Don’t Assign Blame Where It’s Misplaced

Finally, all of this constitutes poor public policy. The Take9 initiative conveys that individuals can prevent cyberattacks by simply taking a moment and making a better choice. What remains unspoken, yet heavily implied, is that if they fail to take that moment and don’t make improved decisions, they are at fault when an attack occurs.

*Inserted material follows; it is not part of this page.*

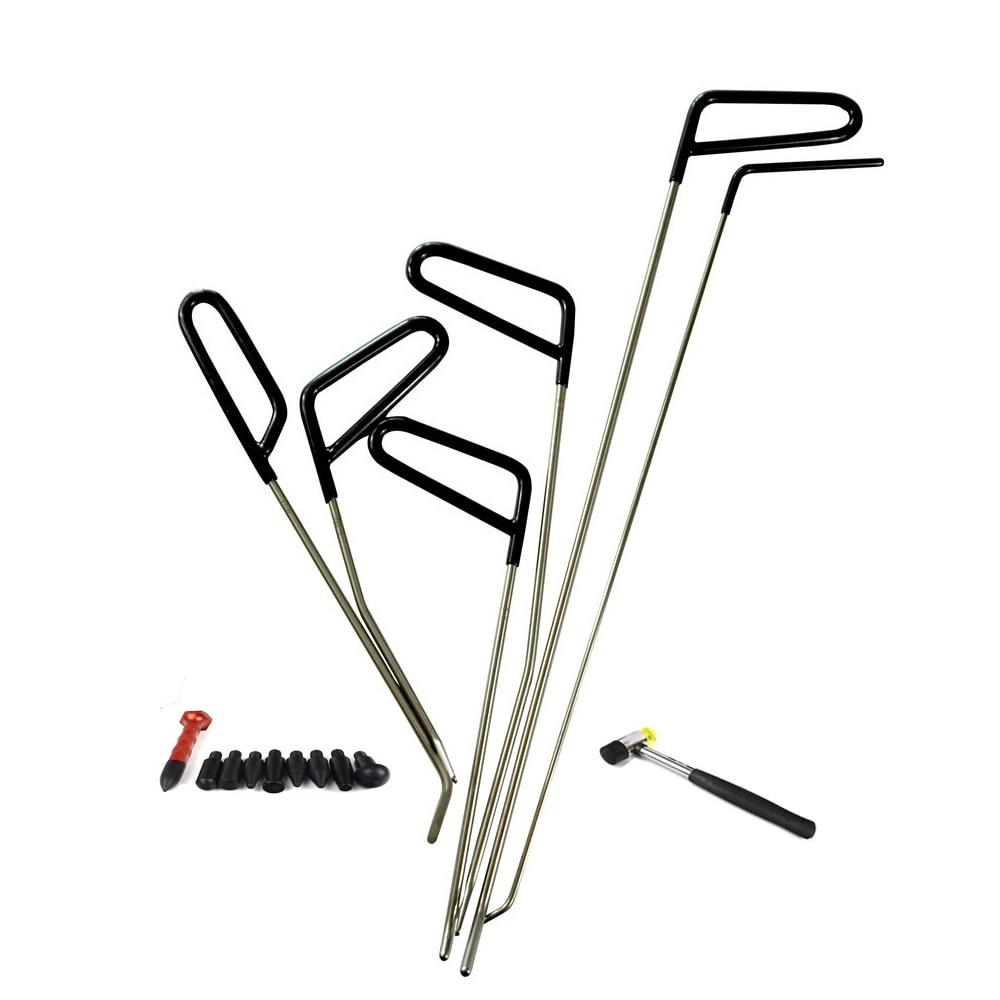 8pcs set PDR Tool Kit Hail Hammer PDR Rods Hook Tools Paintless Dent Repair Car Dent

This simply isn’t accurate, and its blame-the-user narrative represents one of the gravest errors our sector makes. Stop attempting to correct the user. It’s not the individual’s fault if they click a link that compromises their system. It’s not their responsibility if they insert an unfamiliar USB drive or ignore a warning they don’t comprehend. It’s not even their fault if they are deceived by a counterfeit bank website and lose their money. The issue lies in the fact that we’ve crafted these systems to be so insecure that everyday, non-technical users cannot operate them with assurance. We’re employing security awareness campaigns to mask inadequate system design. Or, as security researcher Angela Sasse articulated in 1999: “Users are not the enemy.”

We wouldn’t tolerate this mindset in other areas of life. Visualize Take9 applied in different scenarios. Food service: “Before sitting down at a restaurant, take nine seconds: Inspect the kitchen, perhaps check the cooler’s temperature, or ensure the cooks’ hands are clean.” Aviation: “Before stepping onto a plane, take nine seconds: Examine the engine and cockpit, check the plane’s maintenance log, ask the pilots if they feel rested.” This is clearly absurd advice. The average person lacks the training or expertise to appraise restaurant or aircraft safety—and we don’t expect them to. Regulations and laws exist to permit individuals to dine at restaurants or board flights without apprehension.

However—we understand—the government isn’t poised to intervene and regulate the Internet. These insecure systems are the reality we face. Security awareness education, along with the blame-the-user mindset it fosters, are all we have available. Hence, if we aspire to achieve meaningful behavioral change, it necessitates considerably more than merely a pause. It requires cognitive support and system designs that acknowledge all the dynamic interactions involved in a decision to click, download, or share. And that demands genuine effort—much more than simply an advertisement campaign and a polished video.